Document segment ▸
________________________________________

Muñoz, José Esteban. Cruising Utopia: The Then and There of Queer Futurity. New York: New York University Press, 2009. 240 pages. $65.00 cloth, $19.00 paper.


In Cruising Utopia: The Then and There of Queer Futurity, José Esteban Muñoz argues that queer criticism should be infused with a “utopian function” that perhaps only a return to political idealism could effect. The book’s main premise is that the current state of the field of Queer Studies, especially its turn to the antirelational mode of criticism, needs some repairing by way of casting light onto queer collectivity.1 While Muñoz partly subscribes to antirelational critiques of “straight temporality,” and especially its injunctive to reproduce and be productive (as expressed by the “culture of the child”), he nevertheless speaks for a notion of queer futurity by turning to Ernst Bloch’s concept of utopia as a critical and collective longing that is relational to historically situated struggles (22). Far from conceptualizing queer collectivity as a political impossibility—as antirelational readings of queerness would have it—Muñoz argues that an analysis of how queer belonging is performed through aesthetic works actually reveals the political potentiality of queer futurity. Muñoz’s first move then is to reconceptualize “queer” itself as utopia: “Queerness is not yet here. Queerness is an ideality”.[1] Queerness, Muñoz argues, is a “horizon of being” (Husserl 1991) that can be glimpsed in utopian bonds, affiliations, designs, and gestures that exist within the present, “a type of affective excess that presents the enabling force of a forward-dawning futurity” (23). Such excess/surplus is thus the historical, material archive from which Muñoz extracts a performance of futurity—a utopian function—from queer aesthetics: at once a negation of “what merely is” and a pointing to what could and should be.

________________________________________

Data entries ▸

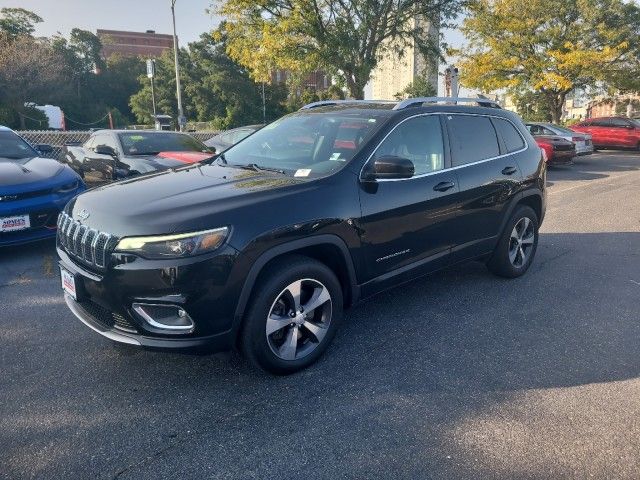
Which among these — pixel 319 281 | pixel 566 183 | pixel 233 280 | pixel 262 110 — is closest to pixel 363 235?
pixel 319 281

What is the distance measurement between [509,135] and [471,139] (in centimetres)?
74

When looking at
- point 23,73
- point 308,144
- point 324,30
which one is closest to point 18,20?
point 23,73

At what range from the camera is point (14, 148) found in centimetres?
663

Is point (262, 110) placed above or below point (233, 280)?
above

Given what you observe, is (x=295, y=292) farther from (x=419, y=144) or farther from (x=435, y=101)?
(x=435, y=101)

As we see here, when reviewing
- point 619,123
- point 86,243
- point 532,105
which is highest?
point 532,105

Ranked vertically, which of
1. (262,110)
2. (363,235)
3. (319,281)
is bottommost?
(319,281)

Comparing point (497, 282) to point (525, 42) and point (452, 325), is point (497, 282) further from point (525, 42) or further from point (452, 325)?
point (525, 42)

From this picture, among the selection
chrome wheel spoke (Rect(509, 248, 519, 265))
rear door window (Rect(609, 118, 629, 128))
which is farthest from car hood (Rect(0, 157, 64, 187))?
rear door window (Rect(609, 118, 629, 128))

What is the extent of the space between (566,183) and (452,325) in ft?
32.6

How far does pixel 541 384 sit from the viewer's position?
3.06m

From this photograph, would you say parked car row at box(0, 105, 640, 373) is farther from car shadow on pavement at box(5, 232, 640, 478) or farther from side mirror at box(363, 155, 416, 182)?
car shadow on pavement at box(5, 232, 640, 478)

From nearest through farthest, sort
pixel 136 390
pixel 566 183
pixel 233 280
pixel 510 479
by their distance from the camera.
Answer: pixel 510 479, pixel 233 280, pixel 136 390, pixel 566 183

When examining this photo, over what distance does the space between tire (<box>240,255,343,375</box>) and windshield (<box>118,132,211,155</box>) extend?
6.32m
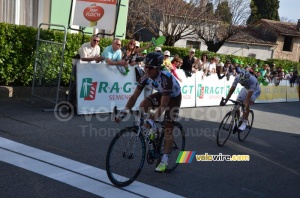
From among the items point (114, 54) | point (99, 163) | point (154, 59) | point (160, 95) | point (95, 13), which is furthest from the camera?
point (95, 13)

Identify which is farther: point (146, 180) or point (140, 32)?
point (140, 32)

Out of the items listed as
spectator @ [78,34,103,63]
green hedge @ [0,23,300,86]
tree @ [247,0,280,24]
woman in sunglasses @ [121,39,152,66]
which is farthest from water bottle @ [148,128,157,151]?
tree @ [247,0,280,24]

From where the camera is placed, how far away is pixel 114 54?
10.3m

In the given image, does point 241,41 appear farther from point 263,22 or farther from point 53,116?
point 53,116

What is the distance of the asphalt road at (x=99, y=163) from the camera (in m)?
5.03

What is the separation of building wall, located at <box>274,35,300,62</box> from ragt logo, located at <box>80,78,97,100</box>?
139 feet

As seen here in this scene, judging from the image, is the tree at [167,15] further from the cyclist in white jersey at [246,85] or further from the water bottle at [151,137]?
the water bottle at [151,137]

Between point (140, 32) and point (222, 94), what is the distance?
21474mm

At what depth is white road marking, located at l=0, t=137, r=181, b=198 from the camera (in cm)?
499

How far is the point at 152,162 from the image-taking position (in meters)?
5.81

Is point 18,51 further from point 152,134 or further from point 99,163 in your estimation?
point 152,134

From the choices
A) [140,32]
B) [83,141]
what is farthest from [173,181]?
[140,32]

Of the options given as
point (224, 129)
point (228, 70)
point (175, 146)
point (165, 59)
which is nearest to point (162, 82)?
point (175, 146)

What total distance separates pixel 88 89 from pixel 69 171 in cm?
456
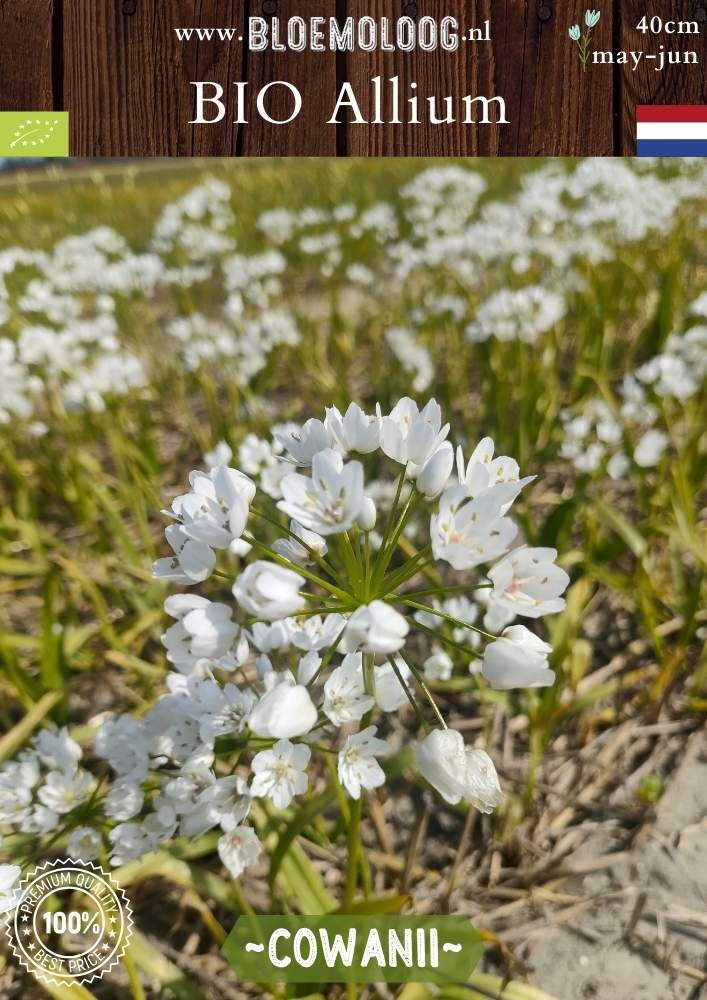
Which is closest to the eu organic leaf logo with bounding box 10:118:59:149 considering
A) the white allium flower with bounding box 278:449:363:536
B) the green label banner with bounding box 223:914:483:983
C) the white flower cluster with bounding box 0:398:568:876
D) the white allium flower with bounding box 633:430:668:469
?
the white flower cluster with bounding box 0:398:568:876

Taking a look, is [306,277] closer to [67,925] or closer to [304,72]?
[304,72]

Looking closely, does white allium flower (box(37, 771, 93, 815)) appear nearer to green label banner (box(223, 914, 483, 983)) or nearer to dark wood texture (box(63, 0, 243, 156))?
green label banner (box(223, 914, 483, 983))

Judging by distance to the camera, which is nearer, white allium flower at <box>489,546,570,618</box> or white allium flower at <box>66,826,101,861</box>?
white allium flower at <box>489,546,570,618</box>

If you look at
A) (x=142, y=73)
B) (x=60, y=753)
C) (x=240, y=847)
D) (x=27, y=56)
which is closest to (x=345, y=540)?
(x=240, y=847)

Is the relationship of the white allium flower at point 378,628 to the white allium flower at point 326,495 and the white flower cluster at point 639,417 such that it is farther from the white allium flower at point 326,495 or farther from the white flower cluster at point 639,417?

________________________________________

Exercise ▸ Extend the review of Cruising Utopia, picking up right after its last sentence.

The response ▸
Structured around ten analytical chapters, and framed by an introduction and a conclusion, the book maps out a multiplicity of utopian feelings across aesthetic works of the past and the present. Muñoz follows an associative path of analysis that leaps between the historical site (sometimes the author’s own life history) and the present, as a way to illuminate the potentiality of the future. This temporal dialectic between what Bloch (1995) called the “no-longer-conscious” and the “not-yet-here” is the vortex of Cruising Utopia’s methodology. Muñoz approaches queer affect and utopian performativity—the manifestation of a “doing” that is in the horizon—through a myriad of cultural workers and aesthetic performances that cross the fields of writing, visual and conceptual art, film, dance, theater, and nightlife, as well as acts of public sex and political protest.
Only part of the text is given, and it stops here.